(Excerpts from a spatial dataset)
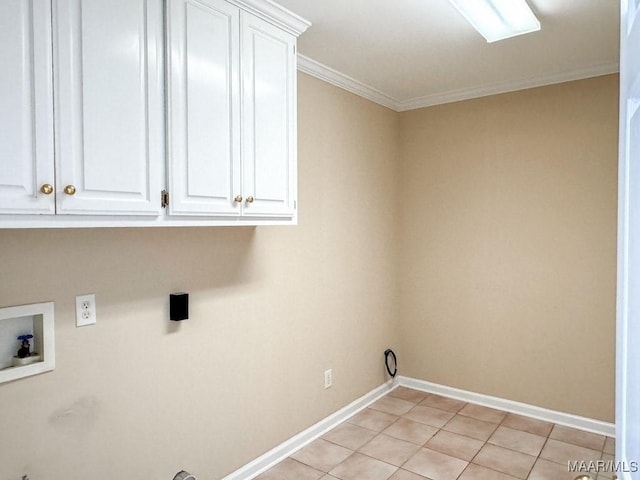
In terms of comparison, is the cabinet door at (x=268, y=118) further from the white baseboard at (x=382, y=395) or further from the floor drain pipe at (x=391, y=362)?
the floor drain pipe at (x=391, y=362)

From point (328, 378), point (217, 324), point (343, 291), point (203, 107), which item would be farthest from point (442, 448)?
point (203, 107)

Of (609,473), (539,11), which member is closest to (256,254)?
(539,11)

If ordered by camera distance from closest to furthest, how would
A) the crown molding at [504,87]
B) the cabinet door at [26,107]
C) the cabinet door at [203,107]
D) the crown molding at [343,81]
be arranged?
the cabinet door at [26,107]
the cabinet door at [203,107]
the crown molding at [343,81]
the crown molding at [504,87]

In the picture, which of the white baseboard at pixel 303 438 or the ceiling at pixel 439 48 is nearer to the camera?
the ceiling at pixel 439 48

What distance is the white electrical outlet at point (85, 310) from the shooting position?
5.80ft

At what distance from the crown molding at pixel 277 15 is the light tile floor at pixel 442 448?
2438 mm

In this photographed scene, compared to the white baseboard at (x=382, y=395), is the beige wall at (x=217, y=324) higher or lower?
higher

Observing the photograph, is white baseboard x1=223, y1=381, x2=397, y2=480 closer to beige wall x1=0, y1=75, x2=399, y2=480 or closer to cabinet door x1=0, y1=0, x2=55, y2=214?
beige wall x1=0, y1=75, x2=399, y2=480

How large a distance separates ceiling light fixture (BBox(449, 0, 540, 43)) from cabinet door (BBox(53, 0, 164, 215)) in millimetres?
1400

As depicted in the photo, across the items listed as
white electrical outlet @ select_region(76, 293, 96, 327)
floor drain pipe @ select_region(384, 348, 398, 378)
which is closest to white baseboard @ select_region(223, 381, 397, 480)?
floor drain pipe @ select_region(384, 348, 398, 378)

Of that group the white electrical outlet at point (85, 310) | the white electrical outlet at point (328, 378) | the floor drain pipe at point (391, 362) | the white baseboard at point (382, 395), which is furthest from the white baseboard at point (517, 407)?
the white electrical outlet at point (85, 310)

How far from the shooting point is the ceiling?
2188 millimetres

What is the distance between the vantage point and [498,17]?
7.25 ft

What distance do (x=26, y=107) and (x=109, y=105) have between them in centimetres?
25
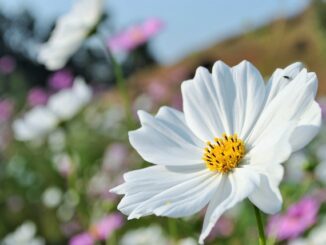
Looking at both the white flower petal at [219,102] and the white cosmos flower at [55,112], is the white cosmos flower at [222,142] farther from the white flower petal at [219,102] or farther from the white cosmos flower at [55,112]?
the white cosmos flower at [55,112]

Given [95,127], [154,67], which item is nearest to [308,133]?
[95,127]

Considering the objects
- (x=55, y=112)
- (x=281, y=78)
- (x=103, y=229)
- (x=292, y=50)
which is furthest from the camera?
(x=292, y=50)

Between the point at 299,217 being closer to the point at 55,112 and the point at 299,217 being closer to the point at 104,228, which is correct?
the point at 104,228

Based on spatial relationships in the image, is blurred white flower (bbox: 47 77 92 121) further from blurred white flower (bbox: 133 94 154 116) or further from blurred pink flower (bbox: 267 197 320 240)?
blurred white flower (bbox: 133 94 154 116)

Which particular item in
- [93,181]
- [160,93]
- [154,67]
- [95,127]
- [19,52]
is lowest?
[154,67]

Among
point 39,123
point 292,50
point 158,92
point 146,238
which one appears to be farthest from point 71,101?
point 292,50

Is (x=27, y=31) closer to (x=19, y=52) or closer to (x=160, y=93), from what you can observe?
(x=19, y=52)

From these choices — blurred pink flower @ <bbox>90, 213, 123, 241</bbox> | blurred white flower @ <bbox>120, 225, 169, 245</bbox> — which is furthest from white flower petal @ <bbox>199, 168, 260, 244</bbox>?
blurred white flower @ <bbox>120, 225, 169, 245</bbox>
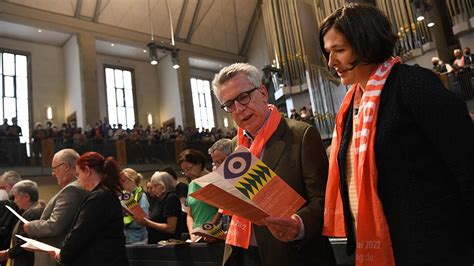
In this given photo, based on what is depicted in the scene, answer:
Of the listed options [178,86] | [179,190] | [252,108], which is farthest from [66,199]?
[178,86]

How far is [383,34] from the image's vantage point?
4.73ft

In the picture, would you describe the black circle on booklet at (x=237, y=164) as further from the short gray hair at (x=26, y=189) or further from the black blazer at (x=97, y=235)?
the short gray hair at (x=26, y=189)

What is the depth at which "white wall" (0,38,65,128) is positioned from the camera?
16953mm

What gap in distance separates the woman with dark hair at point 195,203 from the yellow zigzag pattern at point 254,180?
1514 mm

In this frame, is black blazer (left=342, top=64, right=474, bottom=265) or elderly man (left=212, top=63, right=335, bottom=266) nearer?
black blazer (left=342, top=64, right=474, bottom=265)

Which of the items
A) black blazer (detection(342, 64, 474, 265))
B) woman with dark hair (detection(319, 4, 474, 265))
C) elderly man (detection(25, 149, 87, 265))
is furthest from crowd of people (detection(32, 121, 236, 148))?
black blazer (detection(342, 64, 474, 265))

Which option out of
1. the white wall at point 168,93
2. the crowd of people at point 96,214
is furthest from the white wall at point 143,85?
the crowd of people at point 96,214

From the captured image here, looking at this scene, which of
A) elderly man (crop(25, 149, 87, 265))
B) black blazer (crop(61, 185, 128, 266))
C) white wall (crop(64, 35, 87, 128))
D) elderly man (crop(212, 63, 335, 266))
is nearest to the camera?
elderly man (crop(212, 63, 335, 266))

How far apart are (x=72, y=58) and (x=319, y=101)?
34.1 ft

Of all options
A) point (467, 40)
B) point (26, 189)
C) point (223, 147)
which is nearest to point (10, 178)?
point (26, 189)

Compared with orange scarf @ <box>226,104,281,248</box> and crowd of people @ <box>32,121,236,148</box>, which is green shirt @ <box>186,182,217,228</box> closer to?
orange scarf @ <box>226,104,281,248</box>

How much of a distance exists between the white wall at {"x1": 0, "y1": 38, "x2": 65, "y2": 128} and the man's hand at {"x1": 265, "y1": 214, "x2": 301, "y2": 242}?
17.4m

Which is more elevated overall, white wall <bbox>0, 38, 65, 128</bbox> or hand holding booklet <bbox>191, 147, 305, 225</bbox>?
white wall <bbox>0, 38, 65, 128</bbox>

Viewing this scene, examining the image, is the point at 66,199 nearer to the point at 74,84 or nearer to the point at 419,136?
the point at 419,136
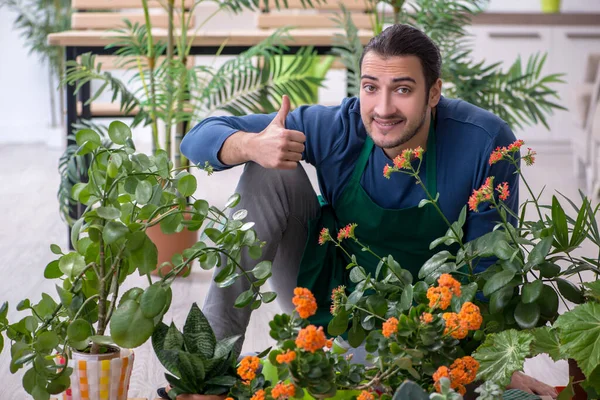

# Instructions to follow:
How many lines of the listing above contain the word "wall"? Reply with the number only.

# Result of this task:
10